Pour le transport à travers l'île, il n'y a qu'une seule ligne de bus pour les touristes, qui est extrêmement chère. Ce n'est pas une option pour nous, donc nous essayons de faire du stop ou de prendre les bus pour les locaux. Au total, il nous faut 4 heures pour sortir de La Havane avec deux lignes de bus différentes jusqu'à l'autoroute. Là, nous rencontrons quelques Cubains qui souhaitent également faire du stop. Malheureusement, à trois, nous ne rentrons pas dans une voiture, mais après quelques bus qui passent à côté de nous et quelques heures d'attente, un Chicken Bus s'arrête pour nous. D'abord, nous sommes entassés dans le couloir, puis petit à petit, nous pouvons prendre place sur les sièges durs et nous sommes heureux de notre moyen de transport économique et intéressant.

Le soir, nous arrivons épuisés à Pinar del Rio, dans le sud de Cuba. Nous y passons une nuit avant de nous rendre dans le petit village de Vinales. Lorsque nous partons à la recherche d'une pizza, quelques jeunes Cubains et Cubaines se lient rapidement d'amitié avec nous, mais il s'avère que c'est juste en apparence. Ils veulent boire des Mojitos avec nous dans un bar. Lorsque nous arrivons au bar, il semble cependant qu'il n'y ait pas de Mojitos, et de retour dans la rue, ils deviennent nerveux et essaient de nous tirer par le bras à travers les rues.

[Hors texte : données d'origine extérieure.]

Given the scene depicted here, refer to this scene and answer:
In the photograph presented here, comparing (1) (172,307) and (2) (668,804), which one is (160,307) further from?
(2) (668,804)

Nous devenons méfiants, car nous avons lu sur Internet qu'il existe une arnaque dans laquelle les Cubains boivent rapidement et beaucoup, et à la fin, c'est le touriste qui doit payer toute la note. Lorsque nous voulons nous dégager, notre hôte Yosmiel passe par là, chez qui nous allons passer la nuit. Il sait immédiatement ce qu'il se passe et nous emmène avec lui, les nouveaux 'amis' disparaissent instantanément et nous sommes maintenant certains qu'ils n'étaient pas fiables. Avec Yosmiel et son frère, nous buvons tranquillement un Mojito. Celui-ci est bon, la fatigue s'envole et nous décidons d'acheter ensemble une bouteille de rhum et de cola. Nous nous installons dans une université avec cette bouteille, car il y a une fête avec des spectacles et de la musique. Nous nous entendons bien et rions beaucoup.

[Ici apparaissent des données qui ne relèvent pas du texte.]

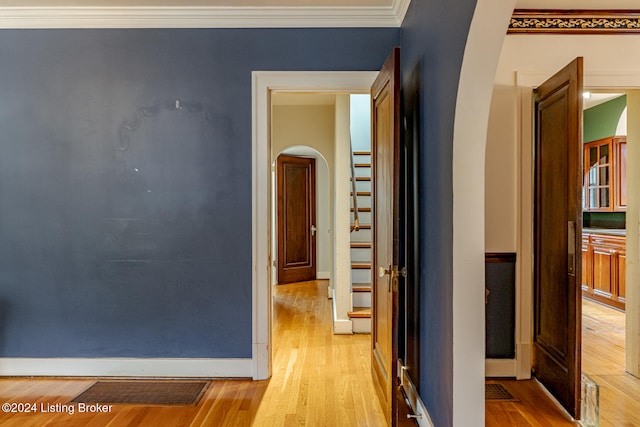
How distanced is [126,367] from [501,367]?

Ils nous demandent si nous voulons aller à une grande fête et sur l'insistance d'Ida, nous nous dirigeons vers la fête, où évidemment le stock de rhum de nos hôtes est immédiatement réapprovisionné. Normalement, nous aurions dû nous arrêter là. Maintenant, nous dansons, il y a du monde, une grande scène avec un DJ et un chanteur, et de temps en temps des femmes se trémoussent sur scène en lâchant leurs hanches au rythme de la musique. Une fois, Jakob et Yosmiel se retrouvent sur la scène, où ils sont en confrontation de bras de fer. Le lendemain, à cause de la quantité de rhum et de la longue nuit, nous prenons les choses lentement et nous dirigeons maintenant vers Vinales, à 30 km de là.

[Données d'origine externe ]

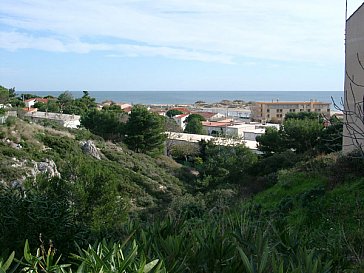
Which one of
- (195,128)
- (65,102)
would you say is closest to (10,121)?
(195,128)

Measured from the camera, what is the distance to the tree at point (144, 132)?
103 ft

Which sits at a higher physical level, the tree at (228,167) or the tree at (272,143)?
the tree at (272,143)

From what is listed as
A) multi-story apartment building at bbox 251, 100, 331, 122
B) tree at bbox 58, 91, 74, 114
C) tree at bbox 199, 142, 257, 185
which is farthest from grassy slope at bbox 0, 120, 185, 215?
multi-story apartment building at bbox 251, 100, 331, 122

Nous sommes heureux d'avoir surmonté la gueule de bois le surlendemain et de commencer notre randonnée. Nous marchons à travers la vallée de Vinales, qui brille dans des tons rougeâtres et verts, et nous profitons de la végétation luxuriante. En tout, nous visitons trois grottes, nous traversons l'une d'elles (Cueva de la vaca) et nous sortons de l'autre côté de la montagne. Un autre jour, un homme ivre vient s'asseoir avec nous le matin, avec une bouteille de vin, il commence à chanter d'une voix rauque et nous fait signe de nous taire avec un doigt sur les lèvres, même si nous ne disons rien, et il commence à pleurer de manière théâtrale. Nous ne savons pas si c'est pour la chanson ou s'il essaie de nous extorquer un peu d'argent. Le voisin passe, prend l'homme dans ses bras et nous jette un regard significatif qui signifie probablement : ne le prends pas trop au sérieux. Dans l'après-midi, un jeune Cubain nous montre un crocodile, qu'ils gardent sous de mauvaises conditions dans un bassin de béton pour l'engloutir et en faire un sac plus tard. Un autre jour, nous marchons dans une autre direction depuis Vinales, cette fois à travers des forêts de pins et sur de petites collines. Comme Jakob veut écourter le chemin du retour, nous devons nous enfoncer longtemps à travers des broussailles, des flaques de boue et des buissons épineux. Jakob pense que ça valait le coup d'être une aventure, tandis que Miriam et Ida reçoivent un cocktail en guise de compensation.